New England's Patriots sent out Rob Gronkowski before his forearm was fully healed, and he reinjured it, forcing a second surgery in two months. He will miss the Super Bowl.
Gronk wanted to play, but was that decision wisely allowed to be made at by the flake star? When young players not much older than 22 make career-impacting choices, should the coaching staff take some culpability?
A few media insiders are now claiming that Gronk is like a delicate unicorn from The Glass Menagerie. If he drops the wrong way, he is broken beyond repair.
Gronk certainly shares many characteristics with a unicorn-but his delicacy may not be on the same par as another Tennessee Williams character, Blanche du Bois.
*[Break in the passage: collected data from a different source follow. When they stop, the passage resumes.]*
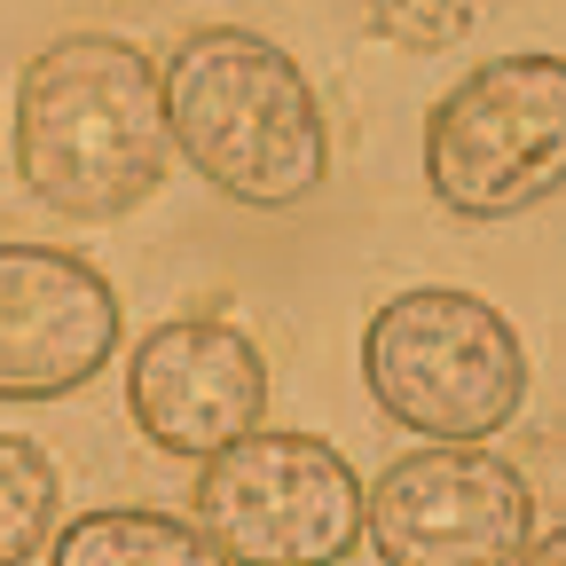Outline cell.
<instances>
[{"mask_svg":"<svg viewBox=\"0 0 566 566\" xmlns=\"http://www.w3.org/2000/svg\"><path fill=\"white\" fill-rule=\"evenodd\" d=\"M363 378L378 409L424 441H488L504 433L527 401V346L488 307L480 292L457 283H417L394 292L370 331H363Z\"/></svg>","mask_w":566,"mask_h":566,"instance_id":"obj_3","label":"cell"},{"mask_svg":"<svg viewBox=\"0 0 566 566\" xmlns=\"http://www.w3.org/2000/svg\"><path fill=\"white\" fill-rule=\"evenodd\" d=\"M520 566H566V527H558V535H535V543L520 551Z\"/></svg>","mask_w":566,"mask_h":566,"instance_id":"obj_12","label":"cell"},{"mask_svg":"<svg viewBox=\"0 0 566 566\" xmlns=\"http://www.w3.org/2000/svg\"><path fill=\"white\" fill-rule=\"evenodd\" d=\"M363 9H370L378 40H394V48H449L480 24L488 0H363Z\"/></svg>","mask_w":566,"mask_h":566,"instance_id":"obj_11","label":"cell"},{"mask_svg":"<svg viewBox=\"0 0 566 566\" xmlns=\"http://www.w3.org/2000/svg\"><path fill=\"white\" fill-rule=\"evenodd\" d=\"M48 566H229V558L212 551L205 527H189L174 512L103 504V512H80L71 527H55Z\"/></svg>","mask_w":566,"mask_h":566,"instance_id":"obj_9","label":"cell"},{"mask_svg":"<svg viewBox=\"0 0 566 566\" xmlns=\"http://www.w3.org/2000/svg\"><path fill=\"white\" fill-rule=\"evenodd\" d=\"M174 126L158 63L118 32H63L17 80V174L63 221H126L158 197Z\"/></svg>","mask_w":566,"mask_h":566,"instance_id":"obj_1","label":"cell"},{"mask_svg":"<svg viewBox=\"0 0 566 566\" xmlns=\"http://www.w3.org/2000/svg\"><path fill=\"white\" fill-rule=\"evenodd\" d=\"M174 150L237 205H300L331 174V126L307 71L268 32L197 24L158 63Z\"/></svg>","mask_w":566,"mask_h":566,"instance_id":"obj_2","label":"cell"},{"mask_svg":"<svg viewBox=\"0 0 566 566\" xmlns=\"http://www.w3.org/2000/svg\"><path fill=\"white\" fill-rule=\"evenodd\" d=\"M424 181L449 221H520L566 189V55H495L424 118Z\"/></svg>","mask_w":566,"mask_h":566,"instance_id":"obj_4","label":"cell"},{"mask_svg":"<svg viewBox=\"0 0 566 566\" xmlns=\"http://www.w3.org/2000/svg\"><path fill=\"white\" fill-rule=\"evenodd\" d=\"M118 354V292L55 244H0V401H63Z\"/></svg>","mask_w":566,"mask_h":566,"instance_id":"obj_8","label":"cell"},{"mask_svg":"<svg viewBox=\"0 0 566 566\" xmlns=\"http://www.w3.org/2000/svg\"><path fill=\"white\" fill-rule=\"evenodd\" d=\"M197 527L229 566H346L363 543V480L315 433H244L197 472Z\"/></svg>","mask_w":566,"mask_h":566,"instance_id":"obj_5","label":"cell"},{"mask_svg":"<svg viewBox=\"0 0 566 566\" xmlns=\"http://www.w3.org/2000/svg\"><path fill=\"white\" fill-rule=\"evenodd\" d=\"M363 543H378V566H520L535 488L480 441L409 449L363 488Z\"/></svg>","mask_w":566,"mask_h":566,"instance_id":"obj_6","label":"cell"},{"mask_svg":"<svg viewBox=\"0 0 566 566\" xmlns=\"http://www.w3.org/2000/svg\"><path fill=\"white\" fill-rule=\"evenodd\" d=\"M63 520V472L40 441L0 433V566H32Z\"/></svg>","mask_w":566,"mask_h":566,"instance_id":"obj_10","label":"cell"},{"mask_svg":"<svg viewBox=\"0 0 566 566\" xmlns=\"http://www.w3.org/2000/svg\"><path fill=\"white\" fill-rule=\"evenodd\" d=\"M126 409L142 441L166 457H221L229 441L260 433L268 409V363L260 346L221 315H174L134 346L126 363Z\"/></svg>","mask_w":566,"mask_h":566,"instance_id":"obj_7","label":"cell"}]
</instances>
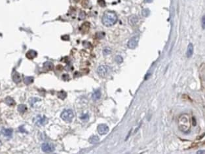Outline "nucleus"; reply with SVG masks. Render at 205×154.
Wrapping results in <instances>:
<instances>
[{
  "label": "nucleus",
  "instance_id": "cd10ccee",
  "mask_svg": "<svg viewBox=\"0 0 205 154\" xmlns=\"http://www.w3.org/2000/svg\"><path fill=\"white\" fill-rule=\"evenodd\" d=\"M89 115L88 114H85V115H83L81 116V118L82 120H84V121H85V120H87V119H89Z\"/></svg>",
  "mask_w": 205,
  "mask_h": 154
},
{
  "label": "nucleus",
  "instance_id": "0eeeda50",
  "mask_svg": "<svg viewBox=\"0 0 205 154\" xmlns=\"http://www.w3.org/2000/svg\"><path fill=\"white\" fill-rule=\"evenodd\" d=\"M139 41V37L138 36H134L131 38H130V40L128 42V47L130 49H134L138 45Z\"/></svg>",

He is more like a character from Shakespeare's Merchant of Venice.
Called a "freak of nature" by his soul mate Aaron Hernandez, Gronk appears to have run into the real laws of physics. His bones are not made of some magical titanium material, and he cannot survive with impunity.
Gronk may be a freak, but nature has called him mortal after all. He is not a member of the League of Justice. Gronk is not an extraterrestrial from the planet Krypton.
If you prick him, does he not bleed? He is fed with the same food, and hurt with the same weapons as other people. He is subject to disease and subject to heat and cold. If you break his arm, is his season not over?
Gronk is human after all and has paid with a pound of flesh.